The Wife of Bath is the best known of Chaucer's Canterbury Tales characters, presumably because the humour of this particular social lampoon transfers so readily to a modern readership. The ageing, man-eating harridan has long been a comedy staple. We've barely made her acquaintance before she's telling us in her Prologue, "Thanks be to God Who is for aye alive,/Of husbands at church door have I had five."
Hmm. Now, who does that bring to mind? A clue was offered by the Daily Mail's commentary on I'm a Celebrity... Get Me Out of Here! this week, with a headline: "Screaming Leeming. She scared off FIVE husbands. Now Jan Leeming's jungle antics are terrifying millions." The reader was left in no doubt that Leeming stood accused of the heinous crime of lechery at an age where they'd rather see her advertising Stannah stairlifts.
So many media commentators professed themselves outraged by her "inappropriate" flirtations with men "half her age" that I found myself forced - against my will, you understand - to watch highlights. Imagine my disappointment when, instead of being shown clips of Leeming clutching Jason Donovan's goolies while licking Toby Anstis's chest, the worst ITV could come up with was a clip of her saying with unabashed admiration, "Toby, do you work out?" Outrage! Highly attractive woman of 64 admires 35-year-old male's pecs. Which, as we know, is only permissible if you are a young, comely secretary in a Diet Coke ad.
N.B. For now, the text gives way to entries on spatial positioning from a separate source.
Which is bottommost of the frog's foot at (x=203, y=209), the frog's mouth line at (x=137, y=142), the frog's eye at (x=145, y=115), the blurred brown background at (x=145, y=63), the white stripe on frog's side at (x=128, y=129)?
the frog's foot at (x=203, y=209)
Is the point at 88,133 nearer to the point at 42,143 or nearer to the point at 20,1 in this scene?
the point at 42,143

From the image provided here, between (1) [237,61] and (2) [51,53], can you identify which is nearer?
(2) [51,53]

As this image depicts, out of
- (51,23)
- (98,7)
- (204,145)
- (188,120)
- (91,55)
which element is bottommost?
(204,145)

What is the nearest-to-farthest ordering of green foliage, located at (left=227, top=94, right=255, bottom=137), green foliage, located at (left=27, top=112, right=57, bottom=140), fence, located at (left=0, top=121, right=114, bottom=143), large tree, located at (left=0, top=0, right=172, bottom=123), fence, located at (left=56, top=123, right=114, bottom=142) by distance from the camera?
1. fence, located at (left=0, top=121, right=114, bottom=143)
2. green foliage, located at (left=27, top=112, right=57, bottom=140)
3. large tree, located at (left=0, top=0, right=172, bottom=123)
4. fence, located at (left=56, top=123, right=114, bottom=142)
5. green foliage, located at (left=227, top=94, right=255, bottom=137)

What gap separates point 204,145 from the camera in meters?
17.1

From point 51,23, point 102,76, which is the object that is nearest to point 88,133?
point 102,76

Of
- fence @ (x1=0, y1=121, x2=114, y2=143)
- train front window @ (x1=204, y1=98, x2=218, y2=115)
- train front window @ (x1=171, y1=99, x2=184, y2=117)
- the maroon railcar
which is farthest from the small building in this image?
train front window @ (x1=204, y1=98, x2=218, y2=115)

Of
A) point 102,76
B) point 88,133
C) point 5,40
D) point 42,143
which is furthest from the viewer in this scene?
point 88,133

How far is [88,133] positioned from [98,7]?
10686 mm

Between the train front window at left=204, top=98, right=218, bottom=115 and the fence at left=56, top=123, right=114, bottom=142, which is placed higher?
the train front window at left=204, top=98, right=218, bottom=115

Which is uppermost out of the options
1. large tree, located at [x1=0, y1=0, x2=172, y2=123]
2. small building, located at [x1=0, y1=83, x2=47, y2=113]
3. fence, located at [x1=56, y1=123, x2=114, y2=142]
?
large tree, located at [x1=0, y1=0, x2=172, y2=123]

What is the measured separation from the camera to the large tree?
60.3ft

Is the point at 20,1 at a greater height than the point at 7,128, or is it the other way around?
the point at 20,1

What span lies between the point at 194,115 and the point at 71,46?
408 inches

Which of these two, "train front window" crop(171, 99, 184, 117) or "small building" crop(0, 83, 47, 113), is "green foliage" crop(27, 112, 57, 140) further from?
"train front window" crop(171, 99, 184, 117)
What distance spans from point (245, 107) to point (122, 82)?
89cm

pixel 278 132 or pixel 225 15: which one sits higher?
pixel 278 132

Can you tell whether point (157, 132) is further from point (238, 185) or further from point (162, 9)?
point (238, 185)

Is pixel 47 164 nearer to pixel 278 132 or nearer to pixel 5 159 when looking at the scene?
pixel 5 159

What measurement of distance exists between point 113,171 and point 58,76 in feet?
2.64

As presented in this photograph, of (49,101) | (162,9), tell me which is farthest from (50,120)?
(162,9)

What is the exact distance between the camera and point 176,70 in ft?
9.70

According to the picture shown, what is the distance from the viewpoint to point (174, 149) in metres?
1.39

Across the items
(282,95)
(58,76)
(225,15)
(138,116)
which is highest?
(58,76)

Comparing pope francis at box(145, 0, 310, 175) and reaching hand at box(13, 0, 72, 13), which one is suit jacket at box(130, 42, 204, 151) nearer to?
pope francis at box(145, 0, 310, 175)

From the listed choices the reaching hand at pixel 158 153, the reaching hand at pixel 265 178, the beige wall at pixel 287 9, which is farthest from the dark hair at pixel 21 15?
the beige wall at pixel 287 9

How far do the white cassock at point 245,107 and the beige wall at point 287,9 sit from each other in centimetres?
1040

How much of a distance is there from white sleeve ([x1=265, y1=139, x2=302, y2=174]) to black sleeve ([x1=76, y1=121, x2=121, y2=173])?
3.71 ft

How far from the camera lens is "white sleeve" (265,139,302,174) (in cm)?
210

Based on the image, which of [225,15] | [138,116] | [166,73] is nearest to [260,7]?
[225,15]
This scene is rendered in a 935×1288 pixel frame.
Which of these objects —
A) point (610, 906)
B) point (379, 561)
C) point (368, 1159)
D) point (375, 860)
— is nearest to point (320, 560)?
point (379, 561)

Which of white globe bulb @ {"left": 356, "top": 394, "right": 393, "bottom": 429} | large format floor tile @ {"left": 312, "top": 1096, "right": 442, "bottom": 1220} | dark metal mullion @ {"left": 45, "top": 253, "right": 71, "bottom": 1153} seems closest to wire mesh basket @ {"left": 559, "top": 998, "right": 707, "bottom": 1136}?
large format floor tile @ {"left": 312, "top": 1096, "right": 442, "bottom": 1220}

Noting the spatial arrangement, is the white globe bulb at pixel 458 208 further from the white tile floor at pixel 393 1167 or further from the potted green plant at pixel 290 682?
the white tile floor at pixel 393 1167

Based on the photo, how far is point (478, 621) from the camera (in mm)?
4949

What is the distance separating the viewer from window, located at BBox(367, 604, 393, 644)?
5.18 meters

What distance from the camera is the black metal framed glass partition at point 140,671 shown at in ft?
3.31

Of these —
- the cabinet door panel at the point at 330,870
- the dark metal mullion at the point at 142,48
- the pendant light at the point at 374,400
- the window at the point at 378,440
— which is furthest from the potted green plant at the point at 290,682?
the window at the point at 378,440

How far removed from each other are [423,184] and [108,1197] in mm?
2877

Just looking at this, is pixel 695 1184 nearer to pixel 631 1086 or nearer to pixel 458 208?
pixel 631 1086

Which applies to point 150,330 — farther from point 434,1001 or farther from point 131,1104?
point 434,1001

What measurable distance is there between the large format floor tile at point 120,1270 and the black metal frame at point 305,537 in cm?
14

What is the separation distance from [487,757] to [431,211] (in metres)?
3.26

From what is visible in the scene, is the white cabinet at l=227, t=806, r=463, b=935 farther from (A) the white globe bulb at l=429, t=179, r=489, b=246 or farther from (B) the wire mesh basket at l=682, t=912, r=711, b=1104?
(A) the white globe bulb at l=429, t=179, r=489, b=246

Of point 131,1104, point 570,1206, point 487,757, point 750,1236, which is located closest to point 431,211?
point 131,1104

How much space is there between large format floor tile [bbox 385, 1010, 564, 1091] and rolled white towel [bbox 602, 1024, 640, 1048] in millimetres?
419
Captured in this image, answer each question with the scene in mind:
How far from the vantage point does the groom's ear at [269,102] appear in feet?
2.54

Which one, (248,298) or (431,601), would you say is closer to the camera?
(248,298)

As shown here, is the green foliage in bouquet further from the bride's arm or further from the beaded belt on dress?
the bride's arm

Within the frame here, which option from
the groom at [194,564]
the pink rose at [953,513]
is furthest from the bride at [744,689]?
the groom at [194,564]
Now let's imagine the reverse scenario: 60-somethings Mick Jagger and Jack Nicholson are in the jungle and they ask 28-year-old Myleene Klass if she goes to the gym (by the way, ITV have been showing repeat footage of buxom Klass in her bikini, which is presumably being lapped up by male pensioners, as well as Nuts-reading lads). Well, that's just natural, innit?
As a society we largely take the view that men of all ages are programmed to appreciate the female form and we should just deal with it. As a teenage barmaid in my parents' pub in Kent, flirtatious banter with ageing males was part of the job description. There was one regular called Alf, an odd-job man in his eighties, who was always trying to plant goodbye kisses on my and my sister's lips. The weekly charade of the Pelling sisters trying to avoid Alf's vice-like grip caused great mirth among the other locals. But I can't recall an occasion when my two brothers had to deal with an over-enthusiastic matron.
Yet it's patently obvious that most women over 50 don't suddenly lose all interest in the manifest charms of strapping young men. If that were true, why did every grey-haired mum in the country fancy Robson Green and Jerome Flynn in the 1990s? Why are women who haven't been to a Bond movie for 20 years flocking to lust at Daniel Craig? Female over-50s form the big growth area in the dating market and a clutch of recent surveys say they're having the best sex of their lives, often with significantly younger men.
Where older women do differ from their male counterparts, however, is that they remain under social pressure to curb any public displays of sexual entitlement or enthusiasm for younger men. The message is that such pairings will only be sanctioned if the tentative first endearments take place off-stage where the general public won't be disgusted. And we prefer to be told it was the young man who pursued the older woman, because this is gallantry, whereas an older female propositioning a youth is plain depravity.
It's usually women who are the fiercest criticsof the ageing vamp because it taps into our deep fears of looking ridiculous. At the age of 38, I already instinctively tone down any sparkle when chatting to men in their teens or twenties, lest they think I am giving them the glad eye. It's hard to shrug off social conditioning that informs us there's no greater humiliation for any female than to look like a sexually predatory old woman.
Just look at the barrage of critiques of poor Ms Leeming posted on I'm a Celebrity blogs: "The lasting image we are going to be left with after this is that of a sad, embarrassing, undignified, deluded old woman." Another running theme was concern for "bemused" Toby Anstis, who, as one blogger put it, "is having to be nice to the old lady". Yet this turned out to be errant nonsense when Anstis, who was voted off the show on Thursday, declared himself happy to have flirted with one of his schoolboy pin-ups.
It strikes me as interesting that this outrage coincides with a wave of opprobrium over teenage girls' sexual activity. The general message is that society seeks to control when women start to have sex and cease to have sex; there are widely held notions about an acceptable time span in which women can conduct themselves publicly as sexual beings, which just don't apply to men. Surely this is a terrifying anachronism some 600 years after Chaucer's death? That's why I'm backing Jan Leeming to win I'm a Celebrity and an army of toy-boy fans. Why on earth should a beautiful, clever 64-year-old have to feign asexuality to win general approval?